PROBLEM DESCRIPTION:
Could you write out, word for word, the lines of the entries starting at the line that contains "What is the distance" and ending at the last line of the entries, with no pictures included?

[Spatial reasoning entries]
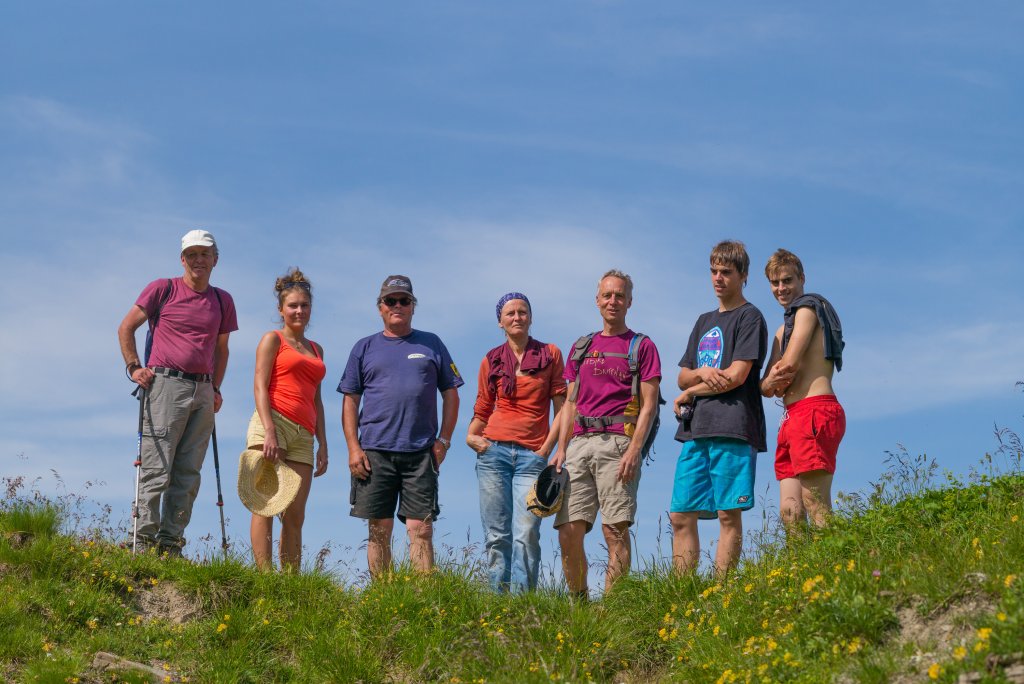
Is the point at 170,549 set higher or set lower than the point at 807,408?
lower

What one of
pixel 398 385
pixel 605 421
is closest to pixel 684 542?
pixel 605 421

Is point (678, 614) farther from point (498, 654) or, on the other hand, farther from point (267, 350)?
point (267, 350)

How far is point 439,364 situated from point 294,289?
156 centimetres

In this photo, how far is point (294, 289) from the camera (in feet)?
33.0

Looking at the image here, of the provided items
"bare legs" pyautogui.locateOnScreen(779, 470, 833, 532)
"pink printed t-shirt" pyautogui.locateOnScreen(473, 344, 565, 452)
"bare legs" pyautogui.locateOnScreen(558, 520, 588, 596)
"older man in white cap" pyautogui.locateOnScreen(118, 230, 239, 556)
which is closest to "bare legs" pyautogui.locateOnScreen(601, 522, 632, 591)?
"bare legs" pyautogui.locateOnScreen(558, 520, 588, 596)

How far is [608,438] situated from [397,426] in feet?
6.37

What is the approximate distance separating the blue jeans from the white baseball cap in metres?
3.42

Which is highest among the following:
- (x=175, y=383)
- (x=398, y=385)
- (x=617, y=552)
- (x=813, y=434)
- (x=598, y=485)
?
(x=175, y=383)

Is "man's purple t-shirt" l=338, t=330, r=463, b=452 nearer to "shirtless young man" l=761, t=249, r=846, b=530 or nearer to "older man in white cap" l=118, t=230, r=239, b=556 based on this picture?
"older man in white cap" l=118, t=230, r=239, b=556

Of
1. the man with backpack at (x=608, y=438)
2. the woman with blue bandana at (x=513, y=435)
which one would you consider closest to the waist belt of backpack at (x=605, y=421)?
the man with backpack at (x=608, y=438)

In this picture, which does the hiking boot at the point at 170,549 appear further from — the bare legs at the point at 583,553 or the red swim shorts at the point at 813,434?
the red swim shorts at the point at 813,434

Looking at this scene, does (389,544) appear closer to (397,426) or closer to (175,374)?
(397,426)

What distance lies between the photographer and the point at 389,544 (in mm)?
9633

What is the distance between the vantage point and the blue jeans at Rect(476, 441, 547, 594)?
9.12 meters
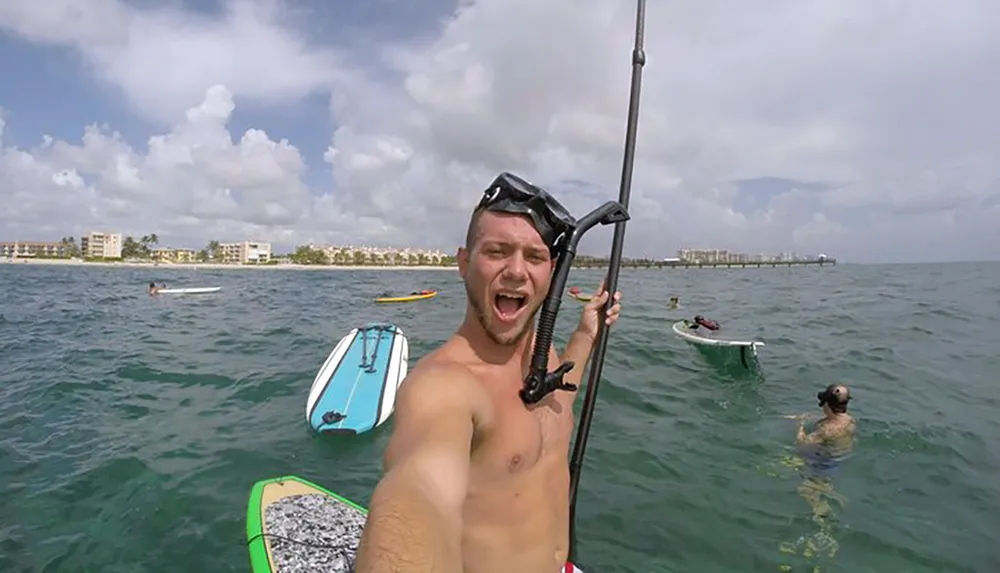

SOLUTION BELOW:
What is the distance between the vantage point and the blue jeans at Rect(476, 441, 547, 594)?
9.12 meters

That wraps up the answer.